Straight On Till Morning (Disney Twisted Tales) - Liz Braswell Page 0,98

Wendy decided.

“Whatever river you choose, Hangman’s Tree is here.” He put an X on the ground.

Can you remember from when we went there before? Tinker Bell asked. It’s southeast of the Black Dragon Mountains, about halfway to the coast. In a round clearing, like a fire or a meteor cleared it out.

“Thank you, Tinker Bell,” Wendy said. “That was very precise and clear.”

“Did you name it?” Peter asked suddenly.

“Name what?”

“The river! Did you name it yet?”

He was deadly serious.

“No—I don’t suppose I have,” Wendy said. “Hadn’t we better—”

“We absolutely had better!”

Peter put a finger to his chin, thinking.

Tinker Bell furrowed her brow, trying to come up with something.

Wendy looked at both of them in exasperation. They didn’t have time for this.

Peter’s eyes lit up and he opened his mouth.

“How about—”

“We are not calling it the River Pan,” Wendy interrupted.

“I wasn’t,” Peter said peevishly. “I was going to call it the River Peter.”

Tinker Bell giggled, sparkles of dust falling around her.

“No. How about…the First River? You should like that. It makes sense, but it makes absolutely no sense at all. It’s just Never Land’s style.”

“The First River! It’s the River of the First…but it’s not really the first river! I love it!” He clapped her on the back—rather a little too hard, and she fell forward.

But what if the pirates get here before you get back? What if Hook gets to Peter before we’re ready? Tinker Bell asked.

“What about your fairy friends? Can you ask them to help? To at least—keep you company?” Wendy asked. “To keep an eye out?”

The little fairy gave her a nearly uncomprehending look.

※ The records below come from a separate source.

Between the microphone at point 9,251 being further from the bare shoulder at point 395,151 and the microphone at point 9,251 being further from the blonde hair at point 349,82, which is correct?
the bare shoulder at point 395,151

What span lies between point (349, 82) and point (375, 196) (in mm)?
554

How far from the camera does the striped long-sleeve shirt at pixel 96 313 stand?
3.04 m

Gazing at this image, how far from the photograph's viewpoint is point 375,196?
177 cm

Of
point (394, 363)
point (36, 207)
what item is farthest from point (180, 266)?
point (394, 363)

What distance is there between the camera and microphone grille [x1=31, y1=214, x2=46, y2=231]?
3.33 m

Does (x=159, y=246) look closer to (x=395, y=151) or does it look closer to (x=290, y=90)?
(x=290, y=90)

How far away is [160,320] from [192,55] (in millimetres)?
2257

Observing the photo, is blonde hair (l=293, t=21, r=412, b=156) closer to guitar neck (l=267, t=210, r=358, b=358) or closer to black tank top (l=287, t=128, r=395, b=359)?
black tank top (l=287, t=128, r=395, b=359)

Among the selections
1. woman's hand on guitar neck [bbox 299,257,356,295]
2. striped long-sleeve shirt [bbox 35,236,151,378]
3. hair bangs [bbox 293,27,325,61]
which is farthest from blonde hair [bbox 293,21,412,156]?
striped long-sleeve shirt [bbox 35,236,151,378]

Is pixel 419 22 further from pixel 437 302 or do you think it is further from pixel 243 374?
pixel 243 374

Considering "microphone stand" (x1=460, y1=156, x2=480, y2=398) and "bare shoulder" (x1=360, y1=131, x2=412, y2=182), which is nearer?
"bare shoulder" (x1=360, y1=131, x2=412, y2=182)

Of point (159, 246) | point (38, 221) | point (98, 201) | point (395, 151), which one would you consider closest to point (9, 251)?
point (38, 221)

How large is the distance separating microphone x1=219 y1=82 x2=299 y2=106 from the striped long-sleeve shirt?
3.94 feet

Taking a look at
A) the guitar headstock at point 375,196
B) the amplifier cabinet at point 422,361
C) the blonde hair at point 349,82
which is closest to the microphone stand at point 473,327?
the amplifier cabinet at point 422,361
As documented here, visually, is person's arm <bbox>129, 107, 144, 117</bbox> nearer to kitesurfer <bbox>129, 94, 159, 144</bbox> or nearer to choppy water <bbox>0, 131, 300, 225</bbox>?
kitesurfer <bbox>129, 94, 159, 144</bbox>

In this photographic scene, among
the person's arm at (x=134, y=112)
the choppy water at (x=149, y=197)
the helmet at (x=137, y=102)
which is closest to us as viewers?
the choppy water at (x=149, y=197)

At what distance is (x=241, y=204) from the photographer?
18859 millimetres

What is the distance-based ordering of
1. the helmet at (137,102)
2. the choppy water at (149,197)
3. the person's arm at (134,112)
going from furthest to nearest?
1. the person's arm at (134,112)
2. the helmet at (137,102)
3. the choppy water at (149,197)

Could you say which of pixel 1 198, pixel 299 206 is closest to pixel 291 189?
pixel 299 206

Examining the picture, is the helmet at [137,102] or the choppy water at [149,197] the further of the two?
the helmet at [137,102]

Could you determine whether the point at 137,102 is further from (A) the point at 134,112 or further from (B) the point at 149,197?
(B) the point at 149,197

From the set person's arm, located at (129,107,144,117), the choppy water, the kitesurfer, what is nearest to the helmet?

“I know you aren’t the closest with them, really, but this is an emergency. You’re in serious need. All of Never Land is in trouble. Thorn might come—he seems a decent sort.”

Tinker bell tossed her head and began to jingle something contemptuously.

“Don’t,” Wendy interrupted. “Don’t let your ego get in the way of protecting yourself and Peter.”

“I don’t need protecting by fairies!” Peter squawked indignantly.

Wendy and Tinker Bell ignored him.

Finally, the fairy nodded. All right. For Peter.

“Good,” Wendy said with a sigh. “Well look, I should head out. Stay here,” she ordered, standing up and readying herself to go. “Tinker Bell, take care of him. Make sure he doesn’t leave. But if the pirates appear, fly—if you can—into the jungle and hide.”

Tinker Bell saluted her smartly.

But Peter just stood there gazing at her, mouth agape.

Wendy looked down at herself; she hadn’t even realized how heroic a pose she struck. From her shadow—which took this opportunity to actually behave—she realized how she appeared: powerful, strong…with a scandalously short tunic cinched around her waist and improvised leggings that showed a prodigious amount of her newly tanned skin. Her hair was down around her shoulders. She bet she was the spitting image of an Amazon, short a bow.

“Gosh, Wendy, you sure look different from when I first saw you,” Peter mumbled.

Tinker Bell put her hands on her hips and started to jingle.

“Well, I must be off,” Wendy said quickly. “Bye!”

And she took off into the air, like Nike, triumphant.

Wendy fell backward into the sky a little more rapidly than she intended. It felt like a dream she’d had once or twice: suddenly being pulled up into the air, snatched out of a narrative, away from monsters or loved ones.

Her heart jumped at the unnatural movement but she didn’t stop.

Barreling forward, she stuck her arms out and—there. Her fingertips brushed against the steady warm wind that Tinker Bell looked for when they had great distances to fly. It streamed almost directly due north, so she would have to get off it and take a right at some point, but it would ease the journey somewhat.

She banked into the thermal, feeling important. For the first time in her life she was on a quest where people needed her for real things—for survival, not for a popped button or an emergency trip to the market for some dinner veg. If she failed it would mean disaster for her friends and all of Never Land.

And what precisely would Hook do if she failed? If he succeeded in catching Peter? How would he end Never Land rather permanently? Would he use dark powers to call up a titanic storm and sink it like Atlantis? Could Peter’s shadow have something to do with that? Would he somehow rain down fire and lava?

Well, Wendy didn’t intend to find out. She stretched and frowned, flying a little faster.

Was that her shadow down there, also gliding?